Folks need to consider that the len's RATED aperture may in fact NOT be true to its real aperture size. And the light transmission of the lens might be less efficient due to the use of less expensive coatings. So unless the lens is identical in all the testing, it would not be surprising that a meter reading does not match between two different brands of cameras, both with supposedly f/1.8 lenses. Magazines like Modern Photography and Popular Photography used to pose the ACTUAL max aperture (vs. the manufacturer's rating), for example the Olympus 100mm f/2 might really measure as f/2.1, and pass less light to the meter.
I have taken two different f/2.8 lenses for my digital camera, and I have seen about 1/3 EV difference in the level of light seen by the meter, at the so-called same f/2.8 setting when both lenses were set to same FL to capture the same field of view!
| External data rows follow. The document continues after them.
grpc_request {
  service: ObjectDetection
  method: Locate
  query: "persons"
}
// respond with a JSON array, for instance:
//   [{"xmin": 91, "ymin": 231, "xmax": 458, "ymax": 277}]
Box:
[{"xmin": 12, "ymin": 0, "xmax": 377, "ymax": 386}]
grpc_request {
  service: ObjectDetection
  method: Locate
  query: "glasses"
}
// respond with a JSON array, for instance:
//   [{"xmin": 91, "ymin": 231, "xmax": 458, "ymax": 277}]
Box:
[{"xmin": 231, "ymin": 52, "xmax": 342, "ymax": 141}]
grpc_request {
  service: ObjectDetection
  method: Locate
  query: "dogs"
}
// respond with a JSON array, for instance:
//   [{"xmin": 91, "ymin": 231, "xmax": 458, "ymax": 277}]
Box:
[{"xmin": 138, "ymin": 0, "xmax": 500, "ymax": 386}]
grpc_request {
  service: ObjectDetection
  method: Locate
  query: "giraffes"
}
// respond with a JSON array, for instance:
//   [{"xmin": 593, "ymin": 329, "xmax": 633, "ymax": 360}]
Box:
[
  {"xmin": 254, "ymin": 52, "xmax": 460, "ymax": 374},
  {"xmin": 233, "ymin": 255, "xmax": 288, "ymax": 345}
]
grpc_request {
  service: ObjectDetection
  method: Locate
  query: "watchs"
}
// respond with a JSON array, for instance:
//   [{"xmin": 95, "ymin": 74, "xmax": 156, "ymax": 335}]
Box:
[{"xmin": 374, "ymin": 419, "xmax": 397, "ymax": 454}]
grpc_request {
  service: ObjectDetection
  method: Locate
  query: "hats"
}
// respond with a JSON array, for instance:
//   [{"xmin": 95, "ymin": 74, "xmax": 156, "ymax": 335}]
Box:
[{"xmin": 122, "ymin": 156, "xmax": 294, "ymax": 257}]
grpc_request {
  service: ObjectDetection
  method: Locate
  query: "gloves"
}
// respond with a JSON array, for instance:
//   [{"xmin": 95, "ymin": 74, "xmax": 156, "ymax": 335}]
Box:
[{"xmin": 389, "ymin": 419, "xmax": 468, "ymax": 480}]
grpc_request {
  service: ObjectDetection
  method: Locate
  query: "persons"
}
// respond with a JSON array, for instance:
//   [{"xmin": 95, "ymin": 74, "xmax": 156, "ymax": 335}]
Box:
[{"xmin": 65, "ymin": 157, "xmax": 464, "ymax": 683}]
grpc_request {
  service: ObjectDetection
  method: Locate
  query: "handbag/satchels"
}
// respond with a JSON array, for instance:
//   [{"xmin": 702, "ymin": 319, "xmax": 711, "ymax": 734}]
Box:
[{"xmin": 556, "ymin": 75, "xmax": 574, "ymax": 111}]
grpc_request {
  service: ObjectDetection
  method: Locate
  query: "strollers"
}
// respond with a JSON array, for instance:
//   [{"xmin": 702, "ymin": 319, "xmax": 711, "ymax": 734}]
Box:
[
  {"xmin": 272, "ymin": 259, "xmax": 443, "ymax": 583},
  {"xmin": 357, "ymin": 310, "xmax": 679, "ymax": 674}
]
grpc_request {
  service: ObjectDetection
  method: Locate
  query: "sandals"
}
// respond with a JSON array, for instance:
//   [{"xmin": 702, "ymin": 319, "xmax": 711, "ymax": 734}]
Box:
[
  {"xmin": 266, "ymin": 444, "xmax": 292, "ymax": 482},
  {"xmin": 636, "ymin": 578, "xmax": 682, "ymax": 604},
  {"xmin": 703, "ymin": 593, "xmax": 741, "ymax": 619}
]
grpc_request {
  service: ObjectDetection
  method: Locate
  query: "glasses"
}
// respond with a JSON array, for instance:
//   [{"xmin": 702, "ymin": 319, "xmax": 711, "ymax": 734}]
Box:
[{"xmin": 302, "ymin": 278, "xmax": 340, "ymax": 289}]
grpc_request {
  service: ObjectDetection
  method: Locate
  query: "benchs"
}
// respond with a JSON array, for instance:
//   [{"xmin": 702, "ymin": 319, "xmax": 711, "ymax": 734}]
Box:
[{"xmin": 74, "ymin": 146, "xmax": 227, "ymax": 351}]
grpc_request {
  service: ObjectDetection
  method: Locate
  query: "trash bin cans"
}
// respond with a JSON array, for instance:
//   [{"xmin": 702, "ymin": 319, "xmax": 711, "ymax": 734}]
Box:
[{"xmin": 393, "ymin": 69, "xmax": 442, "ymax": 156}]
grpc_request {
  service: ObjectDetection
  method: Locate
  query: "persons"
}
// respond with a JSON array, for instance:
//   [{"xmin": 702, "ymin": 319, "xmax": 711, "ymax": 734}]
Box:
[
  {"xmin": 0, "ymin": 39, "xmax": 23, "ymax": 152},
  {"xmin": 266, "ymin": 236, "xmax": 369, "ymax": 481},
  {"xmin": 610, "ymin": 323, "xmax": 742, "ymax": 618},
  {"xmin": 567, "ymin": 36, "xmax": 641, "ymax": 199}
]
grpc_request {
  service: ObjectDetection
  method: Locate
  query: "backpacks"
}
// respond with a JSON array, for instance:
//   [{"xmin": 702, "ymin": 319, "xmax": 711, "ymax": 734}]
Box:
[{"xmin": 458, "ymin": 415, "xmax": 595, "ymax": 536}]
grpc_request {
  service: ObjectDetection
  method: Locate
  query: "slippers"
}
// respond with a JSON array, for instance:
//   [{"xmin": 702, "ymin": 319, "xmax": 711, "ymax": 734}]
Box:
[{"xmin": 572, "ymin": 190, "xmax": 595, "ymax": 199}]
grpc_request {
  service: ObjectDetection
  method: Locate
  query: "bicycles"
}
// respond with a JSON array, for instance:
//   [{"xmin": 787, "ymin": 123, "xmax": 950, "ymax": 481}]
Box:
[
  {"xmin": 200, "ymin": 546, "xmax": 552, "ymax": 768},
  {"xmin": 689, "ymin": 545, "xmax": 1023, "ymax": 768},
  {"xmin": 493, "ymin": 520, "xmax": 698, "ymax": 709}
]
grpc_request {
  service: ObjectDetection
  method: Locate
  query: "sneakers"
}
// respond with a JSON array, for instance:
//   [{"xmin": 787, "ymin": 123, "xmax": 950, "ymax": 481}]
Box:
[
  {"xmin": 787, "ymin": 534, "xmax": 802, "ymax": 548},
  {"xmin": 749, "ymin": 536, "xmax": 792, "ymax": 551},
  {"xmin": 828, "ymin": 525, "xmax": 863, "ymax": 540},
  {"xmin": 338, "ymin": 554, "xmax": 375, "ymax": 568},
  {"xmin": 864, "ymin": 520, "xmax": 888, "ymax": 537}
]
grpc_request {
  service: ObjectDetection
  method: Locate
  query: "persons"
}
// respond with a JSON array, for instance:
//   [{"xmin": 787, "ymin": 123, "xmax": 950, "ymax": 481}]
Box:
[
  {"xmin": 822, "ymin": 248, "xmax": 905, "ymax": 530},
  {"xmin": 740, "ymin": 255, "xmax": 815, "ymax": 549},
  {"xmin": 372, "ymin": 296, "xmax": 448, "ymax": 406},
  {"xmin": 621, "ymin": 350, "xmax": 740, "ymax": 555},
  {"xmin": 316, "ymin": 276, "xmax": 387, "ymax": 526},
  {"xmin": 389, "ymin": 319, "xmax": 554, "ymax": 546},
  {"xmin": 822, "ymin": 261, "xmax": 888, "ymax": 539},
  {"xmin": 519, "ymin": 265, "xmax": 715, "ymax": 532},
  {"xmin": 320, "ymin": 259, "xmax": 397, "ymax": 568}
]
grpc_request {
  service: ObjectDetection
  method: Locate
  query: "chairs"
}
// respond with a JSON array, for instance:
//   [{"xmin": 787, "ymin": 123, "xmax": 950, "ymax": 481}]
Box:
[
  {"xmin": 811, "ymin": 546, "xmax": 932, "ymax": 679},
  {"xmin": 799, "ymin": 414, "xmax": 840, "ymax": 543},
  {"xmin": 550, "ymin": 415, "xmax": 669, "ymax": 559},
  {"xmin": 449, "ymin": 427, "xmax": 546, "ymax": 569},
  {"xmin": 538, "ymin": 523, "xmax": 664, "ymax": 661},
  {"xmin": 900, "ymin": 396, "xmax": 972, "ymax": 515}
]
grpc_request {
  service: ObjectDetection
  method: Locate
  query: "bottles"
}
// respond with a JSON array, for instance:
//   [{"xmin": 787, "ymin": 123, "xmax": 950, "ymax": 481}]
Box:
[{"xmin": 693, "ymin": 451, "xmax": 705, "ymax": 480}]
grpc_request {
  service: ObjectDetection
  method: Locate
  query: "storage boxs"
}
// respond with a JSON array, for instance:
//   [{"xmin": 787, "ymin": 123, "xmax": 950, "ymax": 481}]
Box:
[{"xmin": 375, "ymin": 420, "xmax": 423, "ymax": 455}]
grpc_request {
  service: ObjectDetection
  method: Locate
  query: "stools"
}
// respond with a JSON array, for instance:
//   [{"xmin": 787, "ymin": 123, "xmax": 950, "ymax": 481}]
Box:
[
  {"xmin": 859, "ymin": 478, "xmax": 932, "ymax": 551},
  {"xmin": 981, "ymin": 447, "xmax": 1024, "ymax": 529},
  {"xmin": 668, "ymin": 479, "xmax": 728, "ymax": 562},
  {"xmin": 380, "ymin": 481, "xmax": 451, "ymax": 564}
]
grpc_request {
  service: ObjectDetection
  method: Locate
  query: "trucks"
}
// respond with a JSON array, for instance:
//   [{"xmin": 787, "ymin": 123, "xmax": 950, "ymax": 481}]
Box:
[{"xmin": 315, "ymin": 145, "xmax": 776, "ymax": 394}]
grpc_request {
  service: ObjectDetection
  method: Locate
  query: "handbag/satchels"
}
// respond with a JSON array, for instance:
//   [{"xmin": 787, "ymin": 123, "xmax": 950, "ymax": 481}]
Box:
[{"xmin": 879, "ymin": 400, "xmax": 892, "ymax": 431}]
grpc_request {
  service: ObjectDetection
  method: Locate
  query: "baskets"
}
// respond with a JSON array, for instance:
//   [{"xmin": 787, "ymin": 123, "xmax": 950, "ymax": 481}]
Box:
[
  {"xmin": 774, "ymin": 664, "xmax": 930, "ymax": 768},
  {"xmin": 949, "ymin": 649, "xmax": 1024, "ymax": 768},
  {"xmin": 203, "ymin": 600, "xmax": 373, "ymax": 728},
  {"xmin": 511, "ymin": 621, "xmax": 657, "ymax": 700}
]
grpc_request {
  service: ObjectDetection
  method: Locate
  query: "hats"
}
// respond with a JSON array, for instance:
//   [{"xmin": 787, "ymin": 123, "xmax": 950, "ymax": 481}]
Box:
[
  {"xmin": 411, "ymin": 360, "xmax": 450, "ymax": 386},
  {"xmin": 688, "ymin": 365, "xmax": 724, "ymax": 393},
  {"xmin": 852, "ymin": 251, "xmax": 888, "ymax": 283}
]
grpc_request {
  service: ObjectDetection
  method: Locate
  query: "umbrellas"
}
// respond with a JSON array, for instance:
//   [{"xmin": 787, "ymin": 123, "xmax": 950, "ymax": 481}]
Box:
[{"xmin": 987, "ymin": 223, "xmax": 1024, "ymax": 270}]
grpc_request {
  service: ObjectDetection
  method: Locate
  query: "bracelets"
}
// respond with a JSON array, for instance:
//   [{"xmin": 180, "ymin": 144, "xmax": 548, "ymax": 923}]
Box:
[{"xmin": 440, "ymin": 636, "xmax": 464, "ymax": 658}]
Add to the meter comparison issue the fact that the ISO equation also allows variability due to the manufacturer chosen C value and K value for incident and for reflected meter calibration. So even if the same lens is mounted on two different camera bodies, the readings from their meters may not match.

So in practice, while 0.33EV might be the standard of variability allowed within the ISO equation itself, the fact that the lens passes different levels of light due to actual vs. rated aperture and due to transmission variability, adds more range to the variability of results.